Via rápida para o Mercosul

Criador da milonga, o Mercosul está há 19 anos sem fechar um acordo com a UE. Ela serviu de proteção para a indústria e as exportações brasileiras, que a partir de 2 de abril começarão a arcar com o peso da reciprocidade dos EUA, apesar de seu principal destino agora ser a China. O Mercosul debaterá em breve se negociará livremente os TLCs individuais ou se os romperá para que as exportações argentinas, uruguaias e paraguaias ganhem força. O texto do acordo UE-Mercosul permanecerá aberto à renegociação. O TLC foi concluído nas sombras, criticado pelo Provedor de Justiça Europeu e pelos ambientalistas por tentar dividi-lo para acelerar sua ratificação, violando o princípio do Artigo 11.13 do Tratado sobre o Funcionamento da União.
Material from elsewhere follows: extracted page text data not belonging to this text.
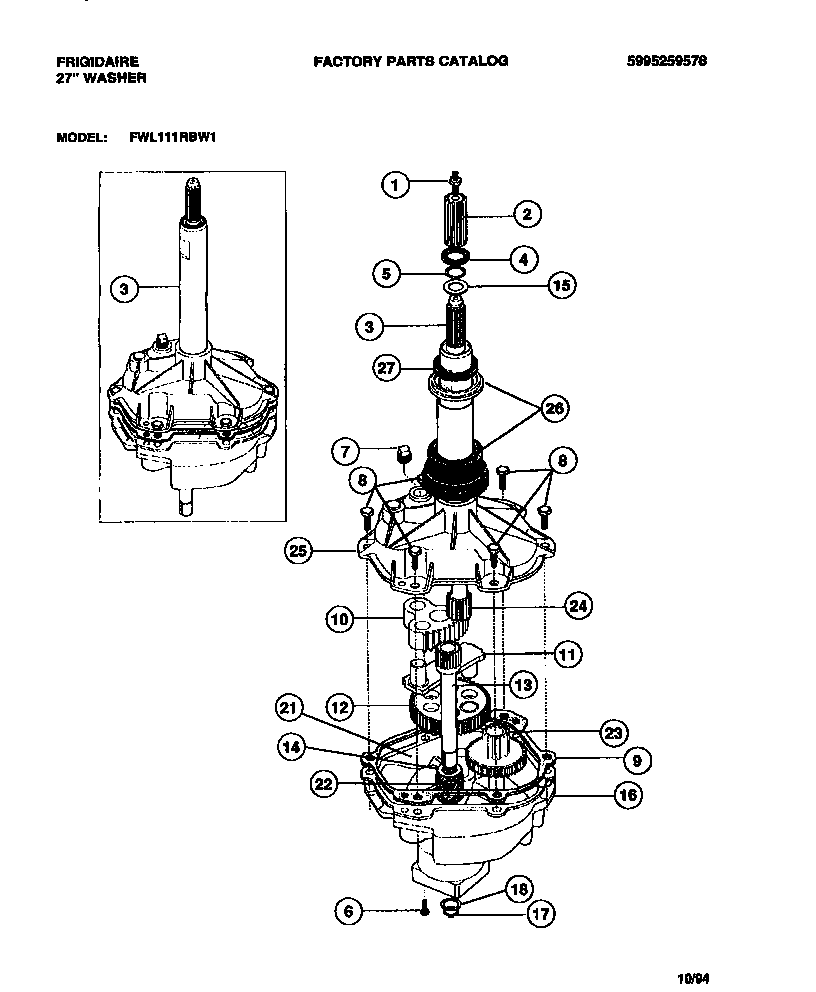 FRIGIDAIRE
27" WASHER

FACTORY PARTS CATALOG

5995259578

MODEL: FWL111RBW1

3

1
2
4
5
15
3
27
26
7
8
8
25
10
24
11
13
12
21
23
14
9
22
16
6
18
17

10/94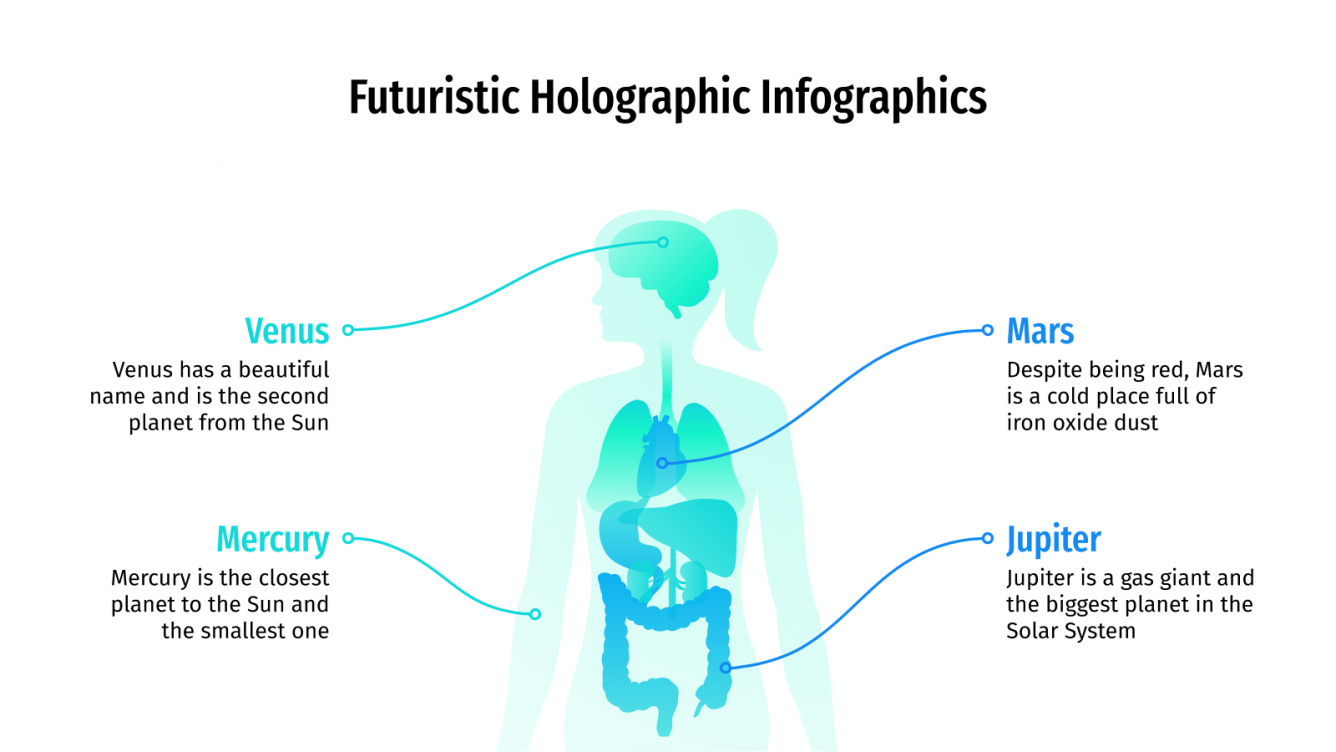 Futuristic Holographic Infographics

Venus
Venus has a beautiful name and is the second planet from the Sun

Mercury
Mercury is the closest planet to the Sun and the smallest one

Mars
Despite being red, Mars is a cold place full of iron oxide dust

Jupiter
Jupiter is a gas giant and the biggest planet in the Solar System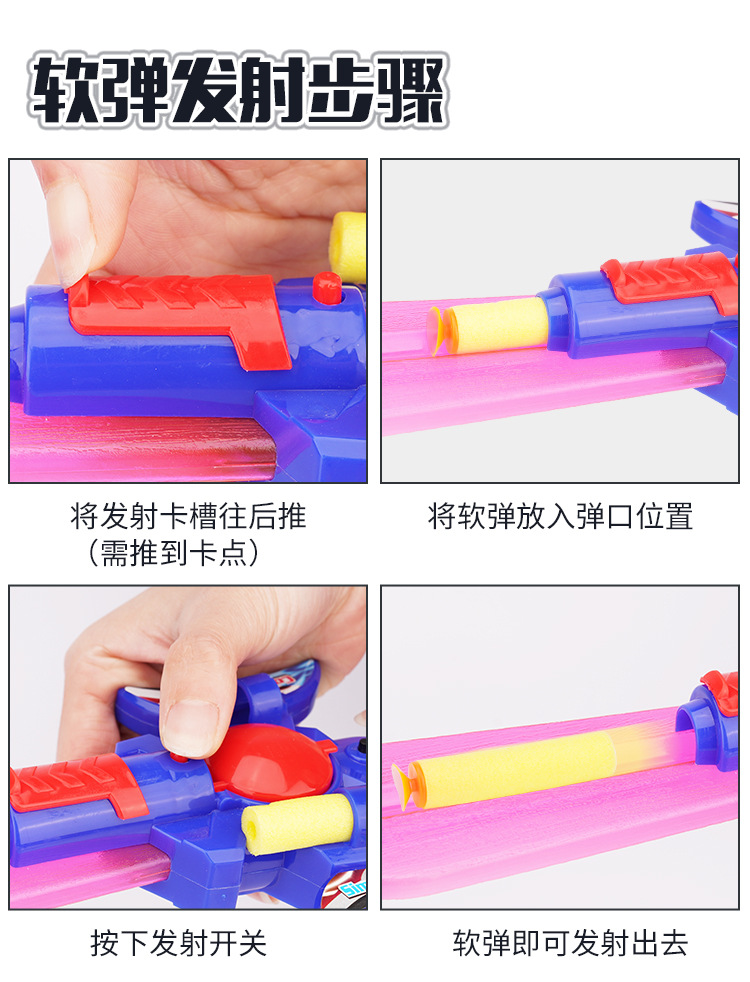 软弹发射步骤

将发射卡槽往后推
（需推到卡点）

将软弹放入弹口位置

按下发射开关

软弹即可发射出去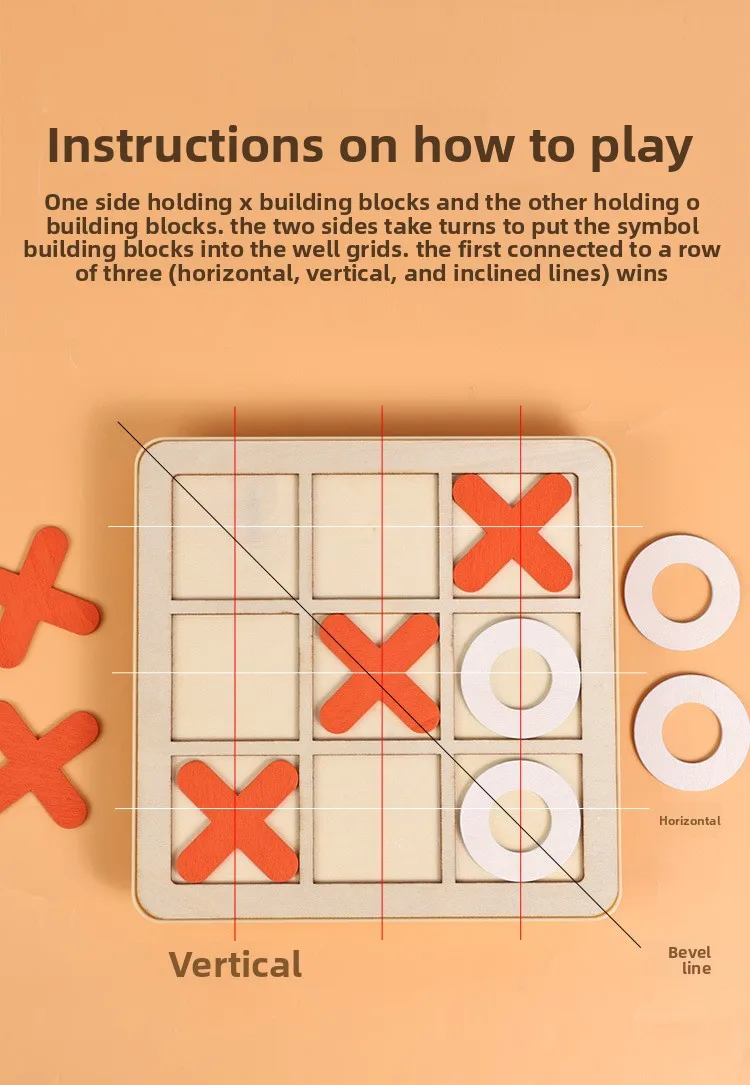 Instructions on how to play

One side holding x building blocks and the other holding o building blocks. the two sides take turns to put the symbol building blocks into the well grids. the first connected to a row of three (horizontal, vertical, and inclined lines) wins

Horizontal

Vertical

Bevel line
Este ALC demonstra melhor que a UE não tem um objetivo de livre comércio e busca apenas regular o direito econômico internacional de forma integrativa. Em termos de acesso aos recursos naturais, compete com os interesses chineses na região, justamente quando a dependência da UE em relação ao gigante asiático é questionada.

A UE e o Brasil levaram um texto padronizado à cúpula do Mercosul em dezembro de 2024 para demonstrar que um acordo poderia ser alcançado, apesar do fato de os esforços comerciais de ambos os lados estarem voltados para a globalização do comércio. Para o Brasil, o comércio de alimentos e agrícolas com a China é prioritário, e o TLC UE-Mercosul carece de volume, apesar dos superávits exportáveis. O protecionismo regulatório e a desunião diplomática europeia estão levando à perda de mercados e oportunidades. Os países signatários desses ALCs correm o risco de modernizar suas regras sobre comércio digital, proteção ambiental, segurança e até mesmo discriminação social no estilo europeu. Muitos deles ainda não estão prontos ou nunca estarão.

Entre no tango chileno

O modelo de ALC UE-Chile, por outro lado, foi negociado com maior pragmatismo e consciência das capacidades de cada parte, separando pacificamente o político do econômico. A renovação deste TLC modernizou o conceito de origem por meio de um acordo provisório (AI) e ampliou a lista de produtos com preferências tarifárias, substituindo a prova de origem por um sistema de autocertificação. No entanto, o capítulo ecológico é muito ambicioso, e o capítulo social inclui uma cláusula de igualdade de gênero. Por fim, incorpora o acesso das PMEs chilenas ao mercado de ações europeu e contém regulamentações interessantes para bolsas de mineração. Seu modelo se assemelha ao TLC com o Canadá.

O Chile é o modelo latino-americano mais avançado em liberalização comercial, graças aos seus acordos de livre comércio com a América do Norte e a Europa, mas inteligentemente se manteve fora do Mercosul. Hoje, é razoável esperar que outros países cedam lugar ao tango chileno, legalmente sincronizado, capaz de administrar a exportação de regulamentações europeias.